1.Diversificación industrial y capital humano: La producción de bienes de capital: tractores, maquinaria agrícola, herramientas, equipos, que producían conocimientos técnicos de difícil imitación. La CEPAL (1978) destacaba la amplitud y la complejidad de la industria argentina en comparación con el resto de América Latina.

2.Encadenamientos productivos y capacidad tecnológica: La industria automotriz, consolidada por plantas nacionales y multinacionales, impulsaba redes de proveedores locales que absorbían tecnología y desarrollaban todo el conjunto de procesos prácticos para producir en forma eficiente. Se operaban en niveles de complejidad intermedia, base ideal para evolucionar hacia industrias de frontera.

3.Infraestructura y estabilidad relativa: El país contaba con infraestructura ferroviaria, energética y portuaria suficiente para sostener el crecimiento industrial, dicha capacidad no era óptima, pero prometía futuro.

Argentina había alcanzado en 1974 un nivel y capacidad productiva industrial significativa. Consecuencia de esta realidad NO EXITIA LA POBREZA ESTRUCTUAL EN NUESTRO PAIS. La política industrialista fue abandonada, salvo espasmódicos períodos aislados, y se dejó deteriorar en capacidades productivas.
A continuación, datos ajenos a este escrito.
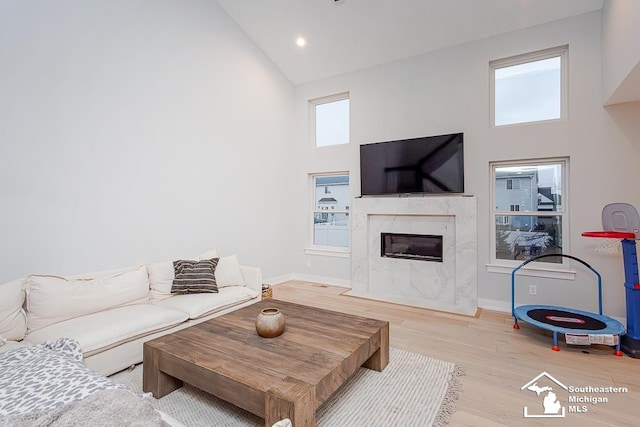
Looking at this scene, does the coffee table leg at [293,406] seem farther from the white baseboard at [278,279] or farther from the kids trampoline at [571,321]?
the white baseboard at [278,279]

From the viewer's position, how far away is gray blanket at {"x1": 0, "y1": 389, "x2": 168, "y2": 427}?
1.21 metres

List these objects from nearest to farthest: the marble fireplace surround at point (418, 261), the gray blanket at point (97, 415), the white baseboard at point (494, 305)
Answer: the gray blanket at point (97, 415) < the white baseboard at point (494, 305) < the marble fireplace surround at point (418, 261)

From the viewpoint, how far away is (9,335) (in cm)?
222

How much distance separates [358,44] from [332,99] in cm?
109

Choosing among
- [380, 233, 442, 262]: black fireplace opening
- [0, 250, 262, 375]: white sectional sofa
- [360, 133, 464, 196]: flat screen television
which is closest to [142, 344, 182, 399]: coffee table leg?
[0, 250, 262, 375]: white sectional sofa

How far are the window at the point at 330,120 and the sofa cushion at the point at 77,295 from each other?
3.72 metres

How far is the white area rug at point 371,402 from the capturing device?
1.91 meters

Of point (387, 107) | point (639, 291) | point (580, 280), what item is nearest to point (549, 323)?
point (639, 291)

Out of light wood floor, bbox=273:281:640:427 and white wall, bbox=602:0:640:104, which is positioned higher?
white wall, bbox=602:0:640:104

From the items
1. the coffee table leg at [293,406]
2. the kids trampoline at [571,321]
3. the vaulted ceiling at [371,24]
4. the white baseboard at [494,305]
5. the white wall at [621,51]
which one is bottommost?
the white baseboard at [494,305]

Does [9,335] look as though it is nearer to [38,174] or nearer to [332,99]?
[38,174]

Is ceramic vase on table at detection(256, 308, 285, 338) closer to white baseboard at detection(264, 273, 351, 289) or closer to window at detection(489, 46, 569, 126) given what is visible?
white baseboard at detection(264, 273, 351, 289)

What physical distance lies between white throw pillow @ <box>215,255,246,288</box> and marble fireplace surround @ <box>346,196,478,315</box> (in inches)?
73.7

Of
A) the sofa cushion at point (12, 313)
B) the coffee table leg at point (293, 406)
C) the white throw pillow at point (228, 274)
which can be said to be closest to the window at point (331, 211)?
the white throw pillow at point (228, 274)
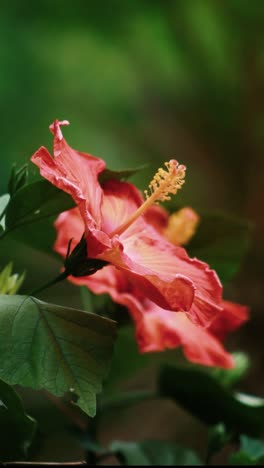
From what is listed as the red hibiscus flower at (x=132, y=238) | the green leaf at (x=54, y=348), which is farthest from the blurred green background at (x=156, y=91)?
the green leaf at (x=54, y=348)

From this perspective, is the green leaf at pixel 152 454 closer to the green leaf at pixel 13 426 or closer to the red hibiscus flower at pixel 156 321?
the red hibiscus flower at pixel 156 321

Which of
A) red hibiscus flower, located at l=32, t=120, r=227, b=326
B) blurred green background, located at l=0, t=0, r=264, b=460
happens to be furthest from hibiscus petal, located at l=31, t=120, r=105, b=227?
blurred green background, located at l=0, t=0, r=264, b=460

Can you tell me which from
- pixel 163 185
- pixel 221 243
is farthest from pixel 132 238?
pixel 221 243

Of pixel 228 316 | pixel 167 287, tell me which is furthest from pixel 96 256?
pixel 228 316

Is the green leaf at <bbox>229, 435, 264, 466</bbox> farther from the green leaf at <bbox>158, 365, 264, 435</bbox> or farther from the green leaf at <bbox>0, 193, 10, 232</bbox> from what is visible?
the green leaf at <bbox>0, 193, 10, 232</bbox>

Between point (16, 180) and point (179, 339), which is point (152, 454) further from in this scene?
point (16, 180)

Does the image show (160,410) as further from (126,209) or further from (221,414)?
(126,209)
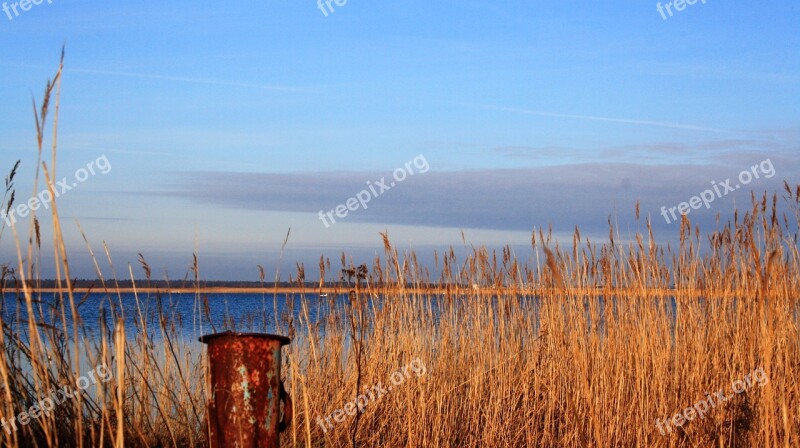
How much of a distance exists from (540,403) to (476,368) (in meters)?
0.49

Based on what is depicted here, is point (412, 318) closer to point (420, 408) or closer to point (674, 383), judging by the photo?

La apertura, sin visión y con el único fin de intentar forzar los precios a la baja, reforzó la dependencia de los commodities y su consecuente impacto en la sociedad, con la falta de empleo calificado para la clase media vinculada al empleo industrial y todas sus influencias indirectas.

No existe país desarrollado que carezca de industria nacional, siendo el desarrollo económico el único camino que sienta las bases materiales para la construcción del ser nacional, es la razón de afirmar que sin industria no hay Nación.

Es la industria nacional entonces un elemento fundamental e indispensable para sostener la condición nacional, entendida como la categoría histórica que abarca y atrae a todas las clases y sectores sociales que componen el pueblo argentino.

Defender la industria entonces es ser nacionalista; agraviarla, cuestionarla y atacarla es ir en contra del movimiento nacional.